Youtube is going live in 3,2,1…
On: September 13, 2010
Would you like to watch the latest episodes of Dexter, Entourage or NCIS on your computer without having to search all sorts of obscure websites? Without the piracy-issue pricking your conscience? If it’s up to Youtube in the near future we all would leave the comfort of our televisionset in the livingroom and move to our computer, surf to Youtube and watch their latest move to expand their already enormous power: live streaming.
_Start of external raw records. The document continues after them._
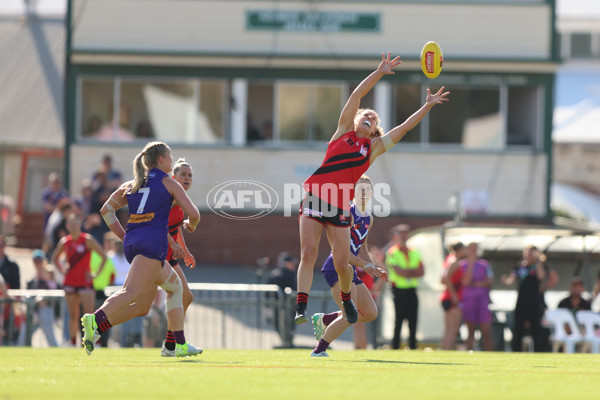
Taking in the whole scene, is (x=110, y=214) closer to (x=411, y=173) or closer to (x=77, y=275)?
(x=77, y=275)

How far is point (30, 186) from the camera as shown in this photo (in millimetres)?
38625

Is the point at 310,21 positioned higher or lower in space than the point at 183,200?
higher

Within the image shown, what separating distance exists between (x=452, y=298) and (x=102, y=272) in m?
5.57

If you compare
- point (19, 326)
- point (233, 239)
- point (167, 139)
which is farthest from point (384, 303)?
point (167, 139)

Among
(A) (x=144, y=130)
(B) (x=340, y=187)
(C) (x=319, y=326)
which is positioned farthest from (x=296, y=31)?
(B) (x=340, y=187)

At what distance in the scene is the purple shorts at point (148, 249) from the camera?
10.3 metres

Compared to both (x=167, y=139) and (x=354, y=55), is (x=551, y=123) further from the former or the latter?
(x=167, y=139)

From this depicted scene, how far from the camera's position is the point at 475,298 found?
18922mm

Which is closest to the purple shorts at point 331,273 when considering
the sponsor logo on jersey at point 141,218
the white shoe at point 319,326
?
the white shoe at point 319,326

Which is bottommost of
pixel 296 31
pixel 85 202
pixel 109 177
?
pixel 85 202

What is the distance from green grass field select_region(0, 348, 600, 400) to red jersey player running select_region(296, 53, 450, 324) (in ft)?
2.88

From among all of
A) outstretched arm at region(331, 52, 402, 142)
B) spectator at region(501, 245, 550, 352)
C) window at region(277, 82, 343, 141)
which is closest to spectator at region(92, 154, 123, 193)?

Call me a Youtube-fanatic or at least a follower who watches every step of this multi-billion enterprise with both admiration as with criticism. So when they announced the trial of a new live streaming platform on their blog I raised an eyebrow and asked myself: Isn’t that water under the bridge? Youtube already live streamed a wide array of live events like the E3, Indian Premier League and a U2-concert and rushing into yet another live-stream attempt would seem pointless. But according to them they open a new chapter of Youtube live streaming, one that has never been seen before and in conjunction with four of their partners they will reveal a platform that integrates live streaming directly into Youtube channels. This opens up the possibility of live comments and engaging with the broadcasters and the community and all the broadcasters need is a webcam. But like with every ‘new’ and alleged earth-shattering invention on the web there are a few questions that have be asked.
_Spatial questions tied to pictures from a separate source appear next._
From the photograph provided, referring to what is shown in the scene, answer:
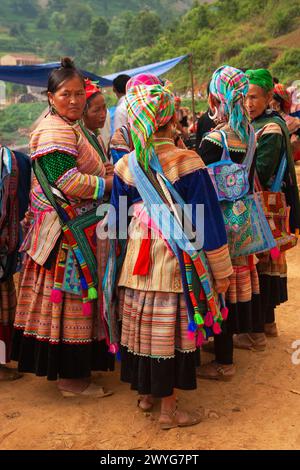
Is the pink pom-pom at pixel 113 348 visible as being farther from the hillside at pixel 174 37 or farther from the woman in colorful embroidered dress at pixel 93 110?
the hillside at pixel 174 37

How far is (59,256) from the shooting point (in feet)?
11.0

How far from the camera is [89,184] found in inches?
127

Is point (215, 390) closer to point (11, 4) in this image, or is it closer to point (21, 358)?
point (21, 358)

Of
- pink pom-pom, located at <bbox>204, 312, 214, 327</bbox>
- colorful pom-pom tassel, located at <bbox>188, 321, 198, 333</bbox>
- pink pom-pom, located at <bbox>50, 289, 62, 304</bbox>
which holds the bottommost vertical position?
colorful pom-pom tassel, located at <bbox>188, 321, 198, 333</bbox>

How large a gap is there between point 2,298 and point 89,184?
1.02 m

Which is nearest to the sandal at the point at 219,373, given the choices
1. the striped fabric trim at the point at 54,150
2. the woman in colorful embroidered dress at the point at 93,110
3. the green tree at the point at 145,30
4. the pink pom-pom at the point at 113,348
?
the pink pom-pom at the point at 113,348

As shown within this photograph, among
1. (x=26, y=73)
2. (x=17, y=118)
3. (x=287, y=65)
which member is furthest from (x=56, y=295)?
(x=17, y=118)

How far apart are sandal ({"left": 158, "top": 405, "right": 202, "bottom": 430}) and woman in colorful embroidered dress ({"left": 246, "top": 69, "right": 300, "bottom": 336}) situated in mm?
1283

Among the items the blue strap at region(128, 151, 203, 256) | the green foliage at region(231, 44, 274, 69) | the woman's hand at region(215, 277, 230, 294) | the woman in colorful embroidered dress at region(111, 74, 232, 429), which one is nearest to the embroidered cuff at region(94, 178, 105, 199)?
the woman in colorful embroidered dress at region(111, 74, 232, 429)

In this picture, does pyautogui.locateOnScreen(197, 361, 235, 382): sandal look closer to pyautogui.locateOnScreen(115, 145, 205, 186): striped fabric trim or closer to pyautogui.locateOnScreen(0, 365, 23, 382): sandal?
pyautogui.locateOnScreen(0, 365, 23, 382): sandal

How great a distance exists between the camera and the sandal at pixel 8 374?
379 cm

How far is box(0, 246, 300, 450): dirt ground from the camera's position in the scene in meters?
3.01

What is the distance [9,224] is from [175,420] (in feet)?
5.07

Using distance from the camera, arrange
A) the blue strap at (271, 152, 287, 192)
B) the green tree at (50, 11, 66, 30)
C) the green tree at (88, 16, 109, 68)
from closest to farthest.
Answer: the blue strap at (271, 152, 287, 192) → the green tree at (88, 16, 109, 68) → the green tree at (50, 11, 66, 30)
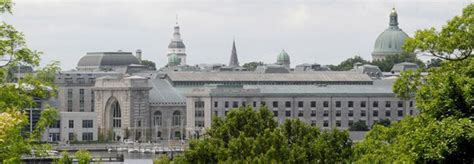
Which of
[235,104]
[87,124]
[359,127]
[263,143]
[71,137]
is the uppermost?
[235,104]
One of the biggest challenges of online video services like Youtube is attracting a crowd that is used to sitting in the comfort of their livingroom, on their couch with the remote in their left-hand and a bag of potatoes in the right, the so-called ‘couch potatoes’. It is hard to lure them away from their HD 30-inch digital, surround sound television set to the 15 inch screen of their pc or laptop and you have to hand it to them: why would they? So Youtube’ attempt to breathe new life into live streaming seems doomed to fail. Youtube also understands the only reason why people would leave what they are used to is when there is something to gain elsewhere, so they introduced the the possibility of commenting and engaging. But in my opinion this added value is not valuable enough to attract the audience Youtube is used to, certainly if you consider that of the 100 people engaging in a social, web 2.0 application 89 people are passive users and 11 actively comment on the highly active individual.
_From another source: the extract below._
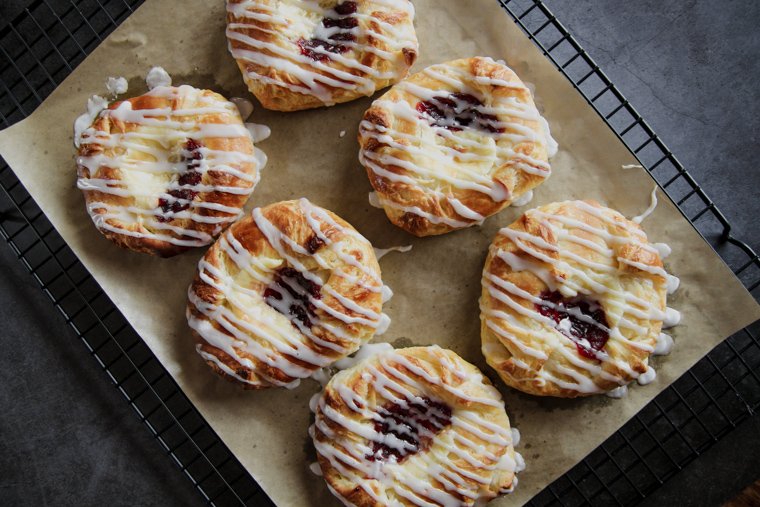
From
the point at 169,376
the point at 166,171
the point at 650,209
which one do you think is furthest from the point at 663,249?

Youtube is not only fighting the ‘added value’ of the comfort and quality of the television but also websites like Ustream, Justin.tv and Livestream that ,although they are offending copyright issues, offer the audience the see the latest content first whenever they want and websurfers have never been known as having a strong conscience: piracy is not an issue for them. Ofcourse like this blogger says copyright issues and bandwith problems are also big issues that Youtube has to overcome but don’t seem to pose that big of a problem that the numerous lawyers and technicians of Youtube can not resolve. It’s up to the marketeers and creative brains of Youtube to come up with an ‘added value’ that surpasses all the other ones.